REQUIRED ACTION A
In the page on open drain and open collector circuits, what stands in for the pull-up resistor in the Figure 1 simulation?
REQUIRED ACTION B
Rewrite the open drain page from "For clarity and" up to and including "in another article.", swapping "sluggishness" for "slowness".

PAGE EXCERPT
Discover the functions of open drain and open collector circuits

There is a popular post here on the DigiKey TechForum that explores the “what” aspects of an open drain configuration. The post presents the open-drain concept as a digital circuit that requires an external pull-up resistor. That is a good answer, but we should expand our knowledge by asking “why” an open drain circuit is desirable.

Before we start, let’s make a running list of logic devices that feature either the open drain or open collector connections:

  • 74 series logic:7401, 7403, 7405, (7406 and higher current 7416), (7407 and higher current 7417), and a dozen more family members

  • 4000 series logic devices such as the 40107

  • comparators such as the LM339D

  • nearly all Inter-Integrated Circuit (I^2C) including the sensor you recently connected to your microcontroller including the new Adafruit STEMMA QT and Sparkfun Qwiic interfaces.

  • Dallas 1-wire devices such as the DS18B20+ temperature sensor

  • Microcontrollers including new PIC family members such as the PIC16F18026. It features configurable open-drain connections for each I/O pin.

Many related examples could be found. However, the point has been made; digital devices with open drain and open collector outputs are common. It is helpful to know more about how this technology and why it is so advantageous. In this post we will explore why this 50 plus year old configuration remains relevant and why it is a design feature in modern components such as the PIC, Stemma QT, and Qwiic.

For clarity and brevity, the term open drain will be used for the remainder of this post.

Tech Tip: There are good reasons for using the open drain configuration. Speed is not one of those reasons. The sluggishness typically associated with the low to high transition will be address in another article.

Level Shifting with Open Drain Devices

The open drain connections may be used for level shifting. As many of you have experienced, there was a time when 5 VDC digital logic was common. A prime example is the Arduino UNO with its 5 VDC I/O. However, in recent years, the 3.3 VDC has become increasingly popular. Today, it’s not uncommon to encounter microcontroller, FPGA, and sensors to be physically connected in a system featuring multiple voltages. I’m sure you have encountered the “5 VDC tolerant” specification on a variety of components. You may have also seen level shifting circuits.

The open drain configuration easily facilitates level shifting between the various voltage. An example is shown as the fictitious MiltiSim Live simulation presented in Figure 1. Here we see a pair of logic buffers driving MOSFETs. Each MOSFET drives an incandescent lamp which serves as a stand in for the obligatory pull up resistor. Note that one lamp is connected to a 3.3 VDC source while the other is connected to a 5.0 VDC source. In this example the MOSFET serves to isolate the driving digital logic from the external voltage. Another way of saying this is that all power supplies share a common ground but there is no interaction between the positive voltages. One final note, the incandescent lamp glows when current flow in the circuit. This is a good visual indicator but can be misleading as the lamp is active logic low while most people thing in terms of positive high logic.

Figure 1: Representative schematic for level shifting between 3.3 and 5.0 VDC.

Figure 1: Representative schematic for level shifting between 3.3 and 5.0 VDC.

SOURCE MATERIAL
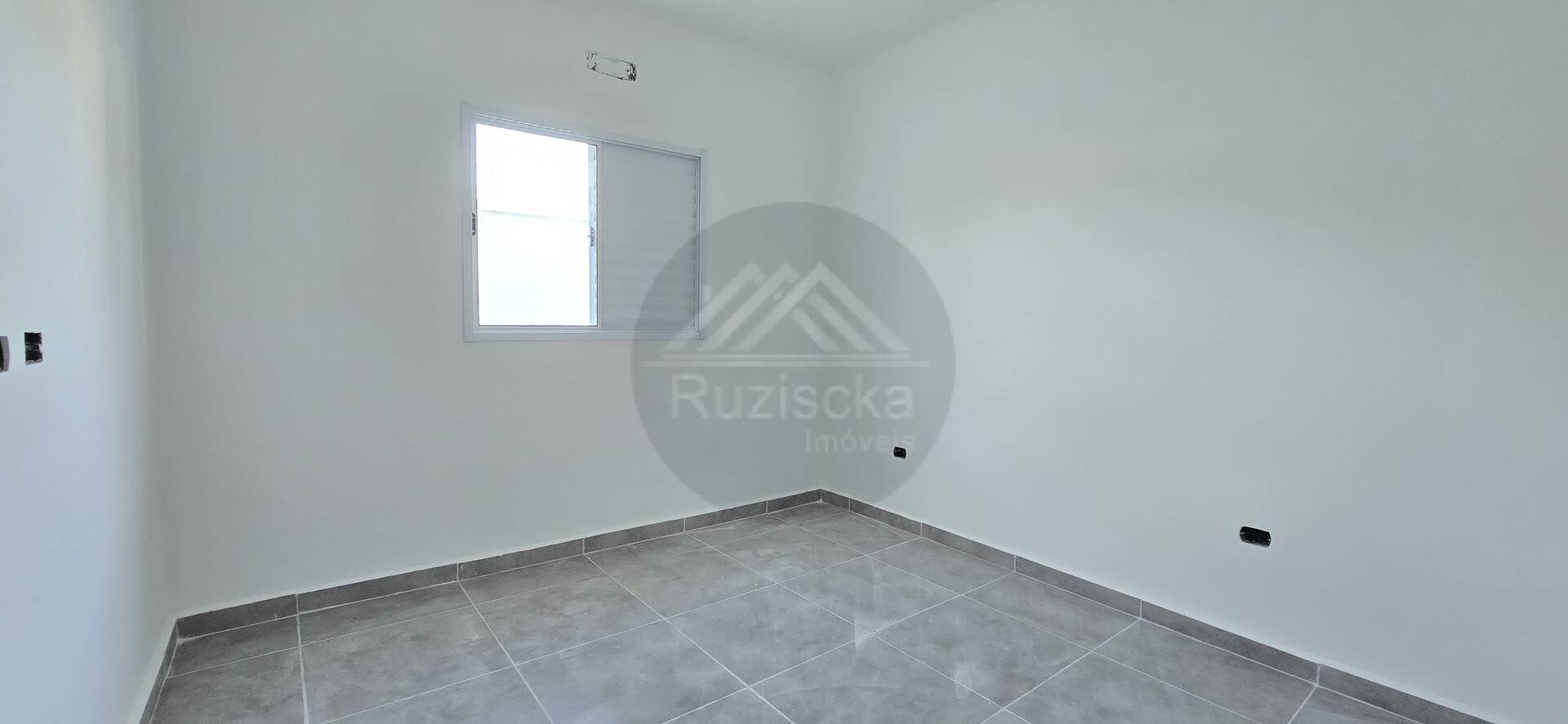 Casa à venda com 2 quartos, 68m² - Foto 13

WRITTEN REPLY A
An incandescent lamp.

WRITTEN REPLY B
For clarity and brevity, the term open drain will be used for the remainder of this post.

Tech Tip: There are good reasons for using the open drain configuration. Speed is not one of those reasons. The slowness typically associated with the low to high transition will be address in another article.